Sberbank is basically an extension of the Russia Government. Vladimir Putin underscored this when is called Angela Merkel two weeks ago to signal his support for the Magna deal. GM and the US Treasury also signaled their support of the Magna deal wherein GM would retain a meaningful 35% stake and get a preferred position through Sberbank in the Russian market by sending ‘low level’ officials. This infuriated the Germans who thought the deal was about them – as usual — and the bloated Opel mega-factory in Ruesselsheim near Frankfurt. The Ruesselsheim factory is so big that it requires two stations on the light rail connecting Frankfurt and Wiesbaden.
But this deal is all about getting out of Old Europe under the cover of an Austrian-Canadian conglomerate and shifting capital and energy to domination of the Russian market with the support of the Russian Government. Hat’s off.
Back in the US, the bankruptcy has had all of the elements of the obvious clean-sheet restructuring that outsiders like Jerry York have been pushing for years. Downsize the brands to Chevrolet and Cadillac, get rid of the underperforming dealer franchisees, cut the pay packet for hourly workers to that of the Japanese imports, and reduce retiree pension and medical costs to a minimum (preferably through a nationalized health care plan). The part of the plan that these outsiders didn’t really confront was that the capital markets, i.e., bond and stockholders, and the executives had to be screwed as well.

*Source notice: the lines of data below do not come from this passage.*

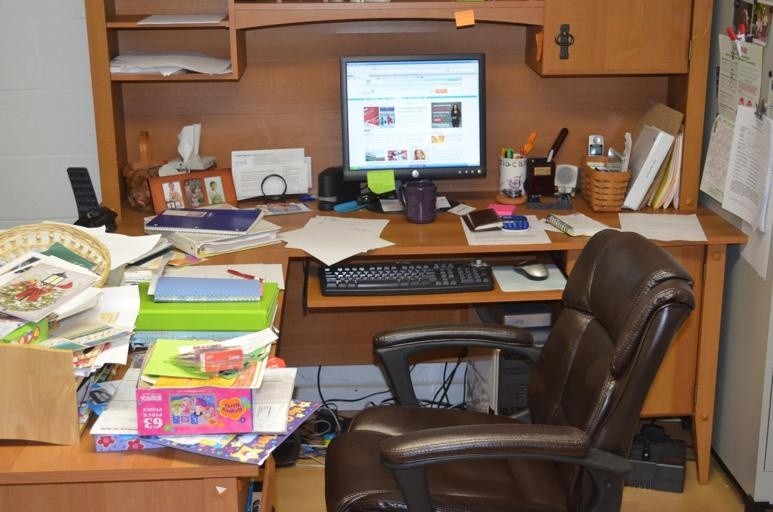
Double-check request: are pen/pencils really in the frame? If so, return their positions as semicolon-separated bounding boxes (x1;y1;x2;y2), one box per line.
501;132;536;159
498;215;527;221
228;268;263;282
546;128;569;163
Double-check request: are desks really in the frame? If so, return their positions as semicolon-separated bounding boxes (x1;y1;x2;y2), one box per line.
0;191;749;512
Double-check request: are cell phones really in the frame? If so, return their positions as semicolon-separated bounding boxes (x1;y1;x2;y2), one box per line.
587;134;605;157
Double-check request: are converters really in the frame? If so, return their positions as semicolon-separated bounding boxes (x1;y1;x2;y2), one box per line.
317;408;338;433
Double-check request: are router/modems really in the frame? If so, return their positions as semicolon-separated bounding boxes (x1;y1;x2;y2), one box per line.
492;301;553;329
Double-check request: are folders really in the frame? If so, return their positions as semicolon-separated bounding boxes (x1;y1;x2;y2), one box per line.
144;201;282;259
623;126;675;211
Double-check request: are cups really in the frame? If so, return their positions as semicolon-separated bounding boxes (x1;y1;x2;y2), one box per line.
498;152;527;200
397;180;437;224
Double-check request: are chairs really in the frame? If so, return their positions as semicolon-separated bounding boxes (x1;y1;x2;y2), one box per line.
323;227;698;512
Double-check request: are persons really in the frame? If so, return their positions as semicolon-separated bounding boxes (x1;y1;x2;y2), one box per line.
194;184;203;201
736;8;750;35
188;192;202;208
449;103;460;128
184;181;193;196
414;150;425;160
754;9;764;36
167;183;183;209
207;181;223;204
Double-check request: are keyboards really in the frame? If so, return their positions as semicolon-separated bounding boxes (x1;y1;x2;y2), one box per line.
319;260;494;296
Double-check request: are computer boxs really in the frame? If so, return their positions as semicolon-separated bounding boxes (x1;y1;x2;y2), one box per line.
463;306;554;424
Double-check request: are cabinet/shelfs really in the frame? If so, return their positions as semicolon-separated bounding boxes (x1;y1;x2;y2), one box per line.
86;1;713;223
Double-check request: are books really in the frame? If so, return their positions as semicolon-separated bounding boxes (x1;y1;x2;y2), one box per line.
545;211;609;237
0;251;135;378
462;207;503;234
621;100;684;212
144;203;282;258
134;276;280;331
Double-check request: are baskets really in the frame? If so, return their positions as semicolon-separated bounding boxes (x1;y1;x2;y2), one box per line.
0;223;112;289
579;154;632;213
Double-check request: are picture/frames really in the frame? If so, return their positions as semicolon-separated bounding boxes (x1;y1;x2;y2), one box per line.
146;168;239;216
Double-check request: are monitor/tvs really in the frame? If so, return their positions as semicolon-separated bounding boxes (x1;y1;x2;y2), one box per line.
339;53;487;214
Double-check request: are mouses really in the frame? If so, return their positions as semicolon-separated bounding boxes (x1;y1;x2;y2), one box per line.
514;258;549;280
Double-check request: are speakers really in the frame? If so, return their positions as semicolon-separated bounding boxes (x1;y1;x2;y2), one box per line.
553;163;581;198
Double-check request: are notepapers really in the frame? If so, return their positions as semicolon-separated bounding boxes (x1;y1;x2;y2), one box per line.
488;203;516;216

Roger Penske’s purchase of Saturn is another example of how the GM insiders are calling the shots in the restructuring. Like Frank Stronach, Mr. Penske has been a GM ‘insider’ for decades. He bought a Cadillac dealership in 1965; he was the go-to guy for lots of small GM divestitures over the years. Mr. Penske’s idea of using Saturn as a mega-distribution channel and sourcing its branded vehicles from a number of manufacturers is real out-of-the-box thinking. Plus GM gets to continue building cars for at least two years.

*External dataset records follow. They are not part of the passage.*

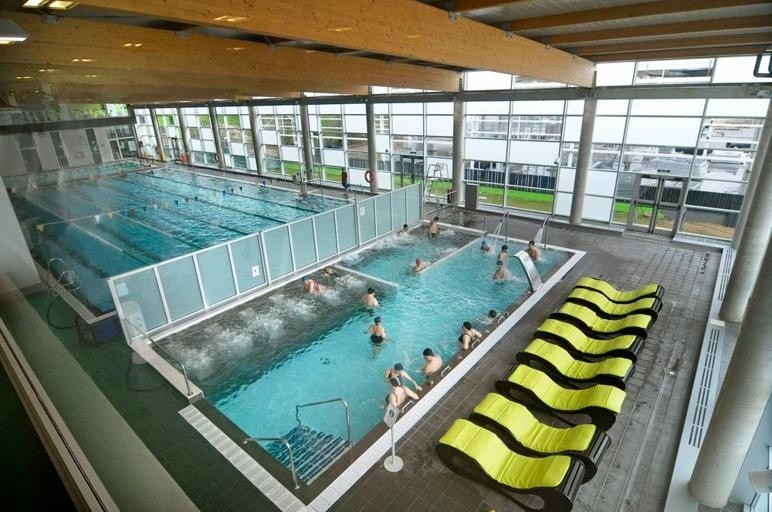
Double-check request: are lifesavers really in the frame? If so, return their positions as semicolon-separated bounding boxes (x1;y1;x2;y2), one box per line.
155;147;161;155
214;153;220;162
75;150;85;159
365;170;374;183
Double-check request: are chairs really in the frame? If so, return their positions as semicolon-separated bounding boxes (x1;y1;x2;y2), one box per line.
434;419;587;512
573;277;665;304
494;362;628;431
549;301;658;340
516;335;637;390
565;286;663;323
469;390;612;484
533;317;646;362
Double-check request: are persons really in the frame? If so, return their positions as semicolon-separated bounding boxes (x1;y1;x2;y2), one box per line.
496;244;508;265
363;316;386;347
488;309;496;318
527;240;541;263
361;286;378;306
429;216;440;237
324;267;339;280
413;259;425;271
492;261;506;280
380;363;423;410
398;224;410;238
480;239;492;253
458;321;482;350
301;276;321;294
420;348;443;376
341;167;348;195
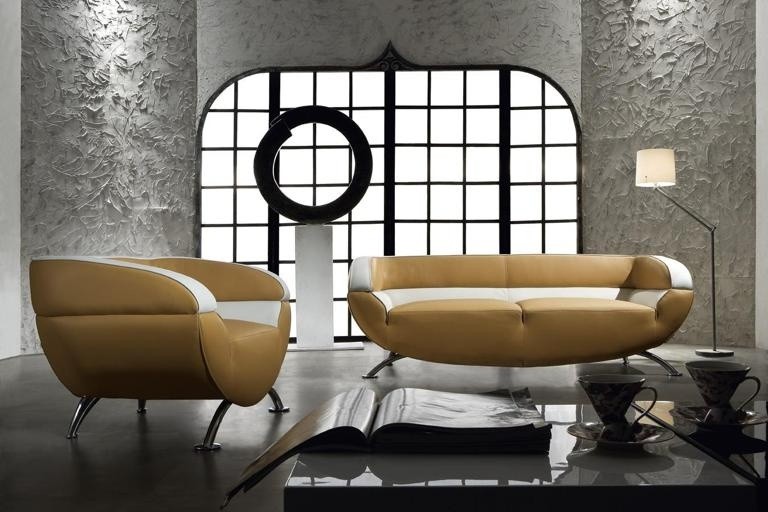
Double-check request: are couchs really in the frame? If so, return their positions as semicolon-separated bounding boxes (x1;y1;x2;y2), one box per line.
346;250;696;380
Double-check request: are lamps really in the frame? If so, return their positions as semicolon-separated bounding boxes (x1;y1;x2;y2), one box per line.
632;146;737;359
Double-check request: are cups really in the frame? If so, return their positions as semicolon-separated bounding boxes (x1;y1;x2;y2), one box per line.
684;357;761;417
577;372;660;435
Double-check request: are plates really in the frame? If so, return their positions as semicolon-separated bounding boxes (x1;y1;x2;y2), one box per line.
669;404;766;432
565;421;678;450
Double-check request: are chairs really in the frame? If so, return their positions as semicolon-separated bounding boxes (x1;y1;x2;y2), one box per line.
28;252;290;452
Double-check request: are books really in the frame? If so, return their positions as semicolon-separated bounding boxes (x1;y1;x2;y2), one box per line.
219;387;552;508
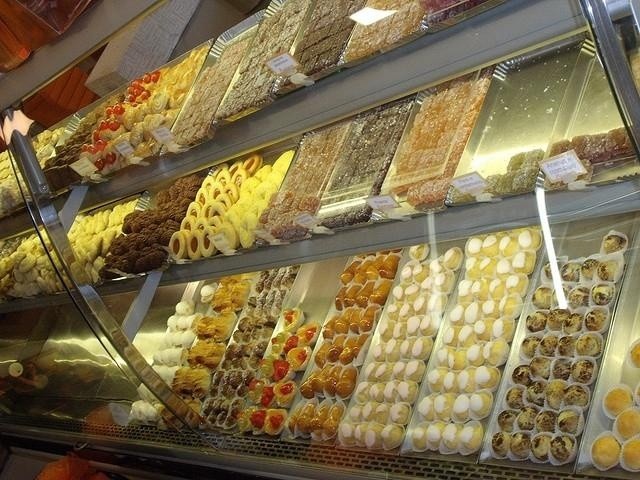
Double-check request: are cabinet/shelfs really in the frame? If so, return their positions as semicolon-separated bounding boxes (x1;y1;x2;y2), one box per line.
2;0;640;479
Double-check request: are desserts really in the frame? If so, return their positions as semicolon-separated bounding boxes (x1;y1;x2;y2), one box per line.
1;0;640;469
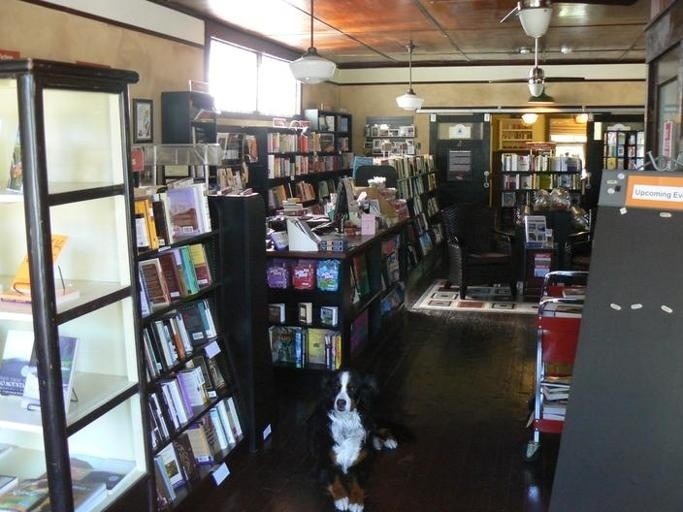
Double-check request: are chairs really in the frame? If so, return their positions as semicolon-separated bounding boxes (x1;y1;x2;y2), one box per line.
441;202;526;300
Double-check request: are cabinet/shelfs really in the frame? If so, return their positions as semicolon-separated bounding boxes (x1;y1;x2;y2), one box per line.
0;58;269;512
249;107;444;391
492;114;648;300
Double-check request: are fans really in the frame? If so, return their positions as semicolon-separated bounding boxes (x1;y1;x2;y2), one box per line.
498;0;637;39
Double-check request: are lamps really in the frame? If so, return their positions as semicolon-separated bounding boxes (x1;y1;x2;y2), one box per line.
509;38;554;104
287;0;337;86
394;39;425;111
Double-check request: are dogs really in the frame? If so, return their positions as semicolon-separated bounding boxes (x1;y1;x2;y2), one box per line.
304;367;399;512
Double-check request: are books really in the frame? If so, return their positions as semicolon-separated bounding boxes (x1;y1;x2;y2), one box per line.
1;283;81;309
500;151;586;422
603;131;644;170
19;332;80;421
6;124;24;195
0;442;137;511
11;230;71;293
1;327;35;398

Finally, the Delphi deal, Delphi is the old GM parts division, is another consummate inside deal. GM is providing the financing for Delphi to come out of bankruptcy with money furnished by the US Treasury. GM picked Platinum Technologies led by Tom Gores, an old Michigan boy, as the counterparty. Mr. Gores is a comfortable partner for GM, partly because he will do exactly the deal that GM wants to do. GM gets to claw back its high-value added components plants in Grand Rapids, MI, Lockport, NY, Rochester, NY, Kokomo, IN., and Saginaw, MI that make important components like radiators, air conditioners, steering gears, engine control modules, car radios, and pollution control modules. Mr. Gores gets to ring profits from factories that make thousands of new and spare parts that are more commodity-like. This is exactly what Mr. Gores has done to become a billionaire.
Postscript: General Motors was a leveraged buy-out in 1923 when Jimmy Durant went bankrupt after betting too much money on the copper-cooled engine. Mr. Durant was bought out by the Dupont family that provided the equity and J. P. Morgan that provided the debt financing. The GM LBO group has always been located in New York and is now called the New York Treasurer’s Office or T.O.N.Y . Every CEO of GM has gone through TONY except the ill-fated Robert Stempel. In 1954, the Federal Government forced the Dupont family to divest its stake in GM under an anti-trust settlement and that marked the beginning of the long decline of GM’s fortune. Roger Smith sealed GM fate in the 1970’s by pushing unit body construction that led to look-alike vehicles and by moving headquarters from New York to Detroit.